-------- Given information --------
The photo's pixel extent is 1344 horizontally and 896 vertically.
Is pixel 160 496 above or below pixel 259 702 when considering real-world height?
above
--------
-------- Given information --------
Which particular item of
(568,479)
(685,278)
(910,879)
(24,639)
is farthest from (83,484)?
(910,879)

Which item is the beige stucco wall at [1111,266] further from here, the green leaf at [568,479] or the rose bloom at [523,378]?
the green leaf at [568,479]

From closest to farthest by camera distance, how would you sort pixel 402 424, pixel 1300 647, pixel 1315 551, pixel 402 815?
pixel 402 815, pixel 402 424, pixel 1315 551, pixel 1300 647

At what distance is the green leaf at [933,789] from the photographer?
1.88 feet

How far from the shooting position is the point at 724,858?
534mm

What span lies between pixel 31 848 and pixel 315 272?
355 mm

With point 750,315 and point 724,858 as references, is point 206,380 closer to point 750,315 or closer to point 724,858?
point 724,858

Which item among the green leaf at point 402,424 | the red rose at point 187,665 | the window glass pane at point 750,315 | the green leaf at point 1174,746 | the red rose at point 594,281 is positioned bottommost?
--------
[What the task asks] Identify every line in the items above that contains the word "green", and copy each of those lines.

[The completed task]
Which item is the beige stucco wall at [1111,266] further from here, the green leaf at [568,479] or the rose bloom at [523,378]?
the green leaf at [568,479]
At what distance is the green leaf at [933,789] from the photographer?
Which item among the green leaf at point 402,424 | the red rose at point 187,665 | the window glass pane at point 750,315 | the green leaf at point 1174,746 | the red rose at point 594,281 is positioned bottommost?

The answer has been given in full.